- **ÉNONCÉ**:
Dans l'entretien avec Sophie Dabo-Niang, présentez sous forme de liste le paragraphe qui commence par « Sophie Dabo-Niang est l'autrice ». Conservez-en les faits principaux.

Sophie Dabo-Niang est l'autrice de plus de 80 articles scientifiques et de 2 ouvrages, et elle a supervisé 16 thèses de doctorat. Actuellement, elle dirige l'équipe de mathématiques à l'institut Oncolille. Engagée dans la promotion des mathématiques et l'inclusion des femmes, elle a présidé le Comité des Pays en Développement de l’European Mathematical Society) entre 2019 et 2022 et a récemment été élue au Governing Board du CIMPA). Elle est également membre du comité pour la diversité de l'Union Mathématique Internationale.

Rencontre avec Sophie-Dabo

Pourquoi avoir décidé de présenter un projet ? Qu’est-ce qui vous a motivée ?

Ma motivation principale est de vouloir renforcer des collaborations scientifiques et académiques avec les pays en développement, en particulier avec l'Afrique. Ces collaborations permettent non seulement de partager des connaissances et des compétences, mais aussi de contribuer au développement de solutions innovantes aux défis spécifiques que rencontrent ces régions. En travaillant main dans la main avec des chercheuses et chercheurs et des institutions africaines, je souhaite promouvoir une recherche inclusive et durable, tout en facilitant l'émergence de talents scientifiques africains et la création de réseaux internationaux qui renforceront l'impact global des projets de recherche. Ce partenariat mutuellement bénéfique vise à favoriser la co-construction de connaissances tout en respectant les spécificités locales et en répondant aux besoins des sociétés concernées.

Aviez-vous déjà des collaborations en cours avec la communauté mathématique en Afrique ?

J’ai diverses collaborations avec la communauté africaine. En 2005, j'ai commencé à effectuer des visites annuelles au Sénégal pour l'enseignement et la collaboration en recherche, qui se sont ensuite étendues à d'autres pays africains. J'ai rejoint diverses sociétés et associations nationales et internationales telles que le CIMPA, l’European Mathematical Society, l'International Mathematical Union, l'African Women in Mathematics et Femmes et Mathématiques.

(Items de raisonnement visuo-spatial)

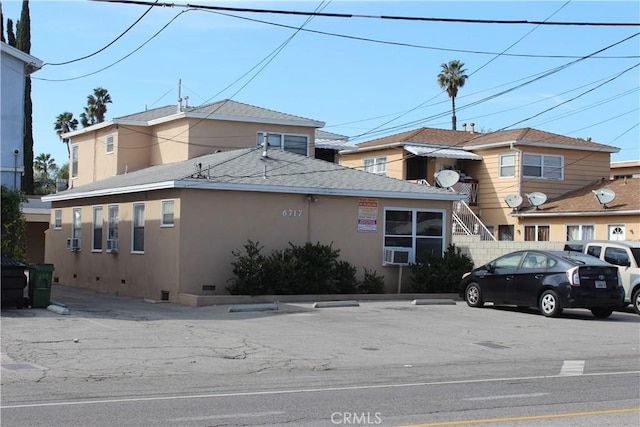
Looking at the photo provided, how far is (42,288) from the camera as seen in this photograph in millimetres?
17797

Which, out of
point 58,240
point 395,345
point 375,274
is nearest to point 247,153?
point 375,274

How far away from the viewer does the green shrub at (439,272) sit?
24.0 metres

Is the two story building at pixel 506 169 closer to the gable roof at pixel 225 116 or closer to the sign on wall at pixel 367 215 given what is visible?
the gable roof at pixel 225 116

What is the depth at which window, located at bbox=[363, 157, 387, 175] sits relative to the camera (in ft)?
126

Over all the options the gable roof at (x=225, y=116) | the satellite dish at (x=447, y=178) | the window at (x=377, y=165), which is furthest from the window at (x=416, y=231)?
the window at (x=377, y=165)

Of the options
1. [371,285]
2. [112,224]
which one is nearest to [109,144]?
[112,224]

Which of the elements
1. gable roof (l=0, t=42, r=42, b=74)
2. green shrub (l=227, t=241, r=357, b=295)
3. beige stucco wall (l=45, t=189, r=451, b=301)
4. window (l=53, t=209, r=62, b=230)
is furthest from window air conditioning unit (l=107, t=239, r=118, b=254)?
gable roof (l=0, t=42, r=42, b=74)

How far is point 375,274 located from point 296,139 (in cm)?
844

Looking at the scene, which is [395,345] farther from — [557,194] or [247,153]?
[557,194]

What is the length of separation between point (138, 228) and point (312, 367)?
1330cm

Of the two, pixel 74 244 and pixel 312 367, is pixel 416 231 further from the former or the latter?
pixel 312 367

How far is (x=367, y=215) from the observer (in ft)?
78.5

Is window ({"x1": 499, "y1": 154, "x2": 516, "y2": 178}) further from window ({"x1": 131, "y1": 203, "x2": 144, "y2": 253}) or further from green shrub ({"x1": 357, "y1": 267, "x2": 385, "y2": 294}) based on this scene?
window ({"x1": 131, "y1": 203, "x2": 144, "y2": 253})

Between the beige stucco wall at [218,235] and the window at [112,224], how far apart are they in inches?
14.9
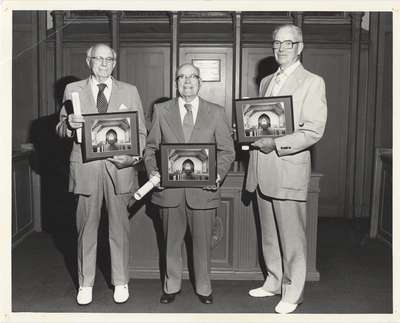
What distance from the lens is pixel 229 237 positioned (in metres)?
3.91

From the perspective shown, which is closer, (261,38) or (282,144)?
(282,144)

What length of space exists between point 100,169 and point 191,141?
0.60 m

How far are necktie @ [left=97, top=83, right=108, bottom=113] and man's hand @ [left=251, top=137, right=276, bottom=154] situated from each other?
0.95m

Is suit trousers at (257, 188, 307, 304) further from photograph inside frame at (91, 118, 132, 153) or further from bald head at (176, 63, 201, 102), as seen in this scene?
photograph inside frame at (91, 118, 132, 153)

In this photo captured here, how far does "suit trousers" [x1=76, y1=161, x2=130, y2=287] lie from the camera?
3109 mm

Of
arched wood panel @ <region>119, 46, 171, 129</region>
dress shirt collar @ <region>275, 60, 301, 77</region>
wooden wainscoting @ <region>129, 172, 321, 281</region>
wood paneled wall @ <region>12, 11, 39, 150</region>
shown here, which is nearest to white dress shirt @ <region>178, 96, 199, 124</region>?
dress shirt collar @ <region>275, 60, 301, 77</region>

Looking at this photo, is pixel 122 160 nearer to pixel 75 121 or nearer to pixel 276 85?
pixel 75 121

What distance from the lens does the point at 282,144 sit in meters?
2.95

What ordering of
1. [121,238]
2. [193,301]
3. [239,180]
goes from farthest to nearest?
[239,180] → [193,301] → [121,238]

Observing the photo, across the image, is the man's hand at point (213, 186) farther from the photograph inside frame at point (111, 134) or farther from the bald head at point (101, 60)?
the bald head at point (101, 60)

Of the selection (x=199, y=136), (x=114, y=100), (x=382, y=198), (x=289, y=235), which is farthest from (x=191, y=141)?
(x=382, y=198)

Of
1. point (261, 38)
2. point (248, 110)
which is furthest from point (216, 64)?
point (248, 110)
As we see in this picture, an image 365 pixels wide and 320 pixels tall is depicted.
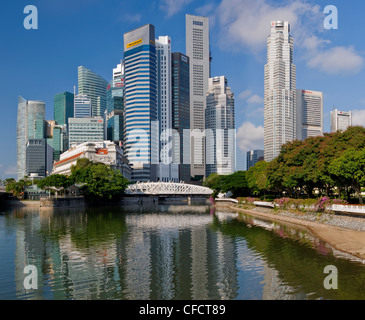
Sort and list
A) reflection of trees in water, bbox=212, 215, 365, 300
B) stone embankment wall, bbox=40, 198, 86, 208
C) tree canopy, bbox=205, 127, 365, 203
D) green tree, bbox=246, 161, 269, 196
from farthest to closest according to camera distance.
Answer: stone embankment wall, bbox=40, 198, 86, 208 → green tree, bbox=246, 161, 269, 196 → tree canopy, bbox=205, 127, 365, 203 → reflection of trees in water, bbox=212, 215, 365, 300

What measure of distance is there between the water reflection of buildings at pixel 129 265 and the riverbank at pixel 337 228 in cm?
1260

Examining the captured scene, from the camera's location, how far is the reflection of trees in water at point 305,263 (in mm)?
26016

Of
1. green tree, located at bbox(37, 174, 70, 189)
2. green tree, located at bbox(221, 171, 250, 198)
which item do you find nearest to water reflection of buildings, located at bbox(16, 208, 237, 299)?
green tree, located at bbox(37, 174, 70, 189)

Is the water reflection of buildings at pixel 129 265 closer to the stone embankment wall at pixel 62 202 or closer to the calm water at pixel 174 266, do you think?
the calm water at pixel 174 266

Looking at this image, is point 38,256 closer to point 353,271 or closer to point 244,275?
point 244,275

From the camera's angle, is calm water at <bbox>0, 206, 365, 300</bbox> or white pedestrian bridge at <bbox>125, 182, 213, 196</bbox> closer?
calm water at <bbox>0, 206, 365, 300</bbox>

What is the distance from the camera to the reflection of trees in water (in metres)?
26.0

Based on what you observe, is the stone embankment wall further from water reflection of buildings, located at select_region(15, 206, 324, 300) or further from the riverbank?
the riverbank

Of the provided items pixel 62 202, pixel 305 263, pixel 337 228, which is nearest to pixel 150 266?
pixel 305 263

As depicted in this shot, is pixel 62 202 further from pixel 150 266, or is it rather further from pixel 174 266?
pixel 174 266

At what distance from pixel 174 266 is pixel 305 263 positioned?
1263 centimetres

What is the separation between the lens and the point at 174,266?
3369cm

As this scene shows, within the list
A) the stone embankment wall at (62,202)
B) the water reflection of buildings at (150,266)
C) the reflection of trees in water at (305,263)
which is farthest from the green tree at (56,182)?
the reflection of trees in water at (305,263)

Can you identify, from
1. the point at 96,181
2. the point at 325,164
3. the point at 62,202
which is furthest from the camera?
the point at 96,181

- **RÉPONSE FINALE**:
- Autrice de plus de 80 articles scientifiques et de 2 ouvrages
- A supervisé 16 thèses de doctorat
- Dirige actuellement l'équipe de mathématiques à l'institut Oncolille
- Engagée dans la promotion des mathématiques et l'inclusion des femmes
- A présidé le Comité des Pays en Développement de l'European Mathematical Society entre 2019 et 2022
- A récemment été élue au Governing Board du CIMPA
- Membre du comité pour la diversité de l'Union Mathématique Internationale